C’est à cet honorifique titre que je salue donc tout d’abord mes parents, grâce à qui je suis pâte à modeler plastique, point trop facile à rouler, mais épousant volontiers la première forme de vie venue sachant un peu s’y prendre.
Par ordre chronologique d’affectation, je me dois de remercier dès à présent ma sœur C., qui m’a fait aimer tout ce qu’elle aimait puis ne plus l’aimer, connaître le rock puis le mépriser haut et fort au profit du reggae,  rejeter les crevettes et vouer un culte aux petits pois…bref : trouver mes goûts, en choisissant d’abord les siens ou leurs exacts opposés, avant d’apprendre la nuance et l’individuation. Qu’elle sache néanmoins que si je m’acharne aujourd’hui à porter des baskets, c’est à elle qu’en revient tout l’honneur.
Je remercie avec beaucoup d’émotion P., qui a su me faire ouvrir les bras plus grand que jamais. Ce qui précède valant aussi pour mes jambes.
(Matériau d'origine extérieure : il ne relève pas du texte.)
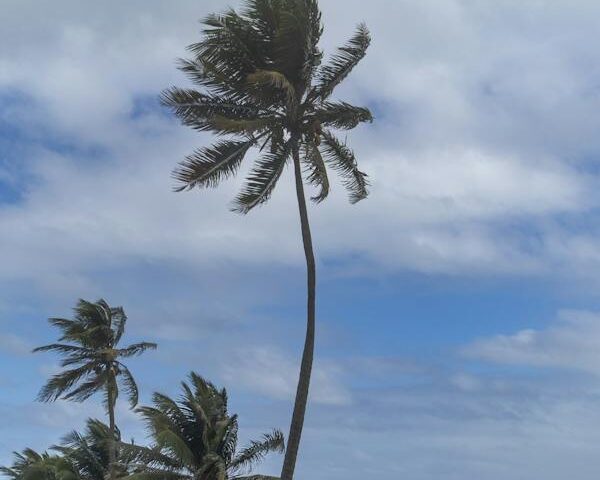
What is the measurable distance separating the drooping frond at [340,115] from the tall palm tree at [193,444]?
1119cm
Sans le rempart de douceur qu’il avait tendrement construit entre moi et moi, je ne serai pas exactement moi-même aujourd’hui.
J’exprime également une entière gratitude à G. et F., qui ont eu la présence d’esprit de ne pas m’affecter, et de rester bien loin de qui je suis.
Qu’il soit dit que D. fut mon Anakin Skylwaker sur la voie de la force. Il m’a montré le premier ce qu’est une rencontre véritable, et de vivre aujourd’hui sous l’ombrage paisible de sa sûre amitié est un bonheur dont je me surprends à ne jamais oublier la valeur. Si un jour il devient comme il en caresse l’idée ébéniste, qu’il sache que je me considère comme sa toute première sculpture, et que je l’aime beaucoup.
Merci à H. : elle est l’instigatrice de la coiffure que j’ai portée de 13 à 19 ans.
J’adresse encore mes sincères remerciements à A., pour la naïve, constante et vitale confiance dont il a toujours fait preuve à mon égard. Pouvoir me baigner de temps en temps dans la sérénité et la certitude qu’il manifeste quant à mon propre destin n’a d’égal que les douches en compagnie de son torse.
Ma reconnaissance va bien entendu aussi à C. pour son exigence, à A. pour l’exemple de sa superbe norme vitale, et à V. pour ses blagues sur les crocodiles.
Merci également à B., intermittente importance de ma vie, pour m’avoir montré à quel point je pouvais encore être affectée dans un moment où je prenais le rugueux chemin de la brique. En revanche, je m’autorise à ne pas remercier B. pour avoir su m’affecter si négativement, ni pour la nocivité dont il a, soit dit en pensant et afin de lui rendre la justice que toute ma magnanime bienveillance veut bien lui accorder : sans malignité aucune, fait preuve à mon égard.
Une pensée pour N. et S. : je leur dois beaucoup.
Tant que j’y pense, ma gratitude va aussi aux réalisateurs de La science des rêves, The life aquatic, Dawson, L’anguille et Princesse Mononoké pour m’avoir tiré des torrents de larmes aussi décalés et improbables qu’abondants, et sur  l’origine exacte desquels je m’interroge encore aujourd’hui. Ma reconnaissance va dans une moindre mesure aux réalisateurs de Bambi, Titanic, Le roi lion et Submarino, car j’ai de suite compris comment ils avaient compté et réussi à me faire chialer.
M. est une teigne : je profite de l’occasion qui m’est ici donnée pour le lui dire ouvertement.
J’adresse encore de tendres salutations à B., S. et T. , vers qui je sais pouvoir me tourner quand j’ai besoin de pomper à la source un calme qui me fait parfois défaut.
Mes remerciements distingués ne vont pas à toutes  les inocuités qui ont eu l’étourderie de croiser imperméablement ma route. Qu’ils portent sur eux toute la responsabilité du ratage de ces fausses rencontres, et l’étanchéité résolue que ma complexion pulsionnelle a opposé à leur débile présence.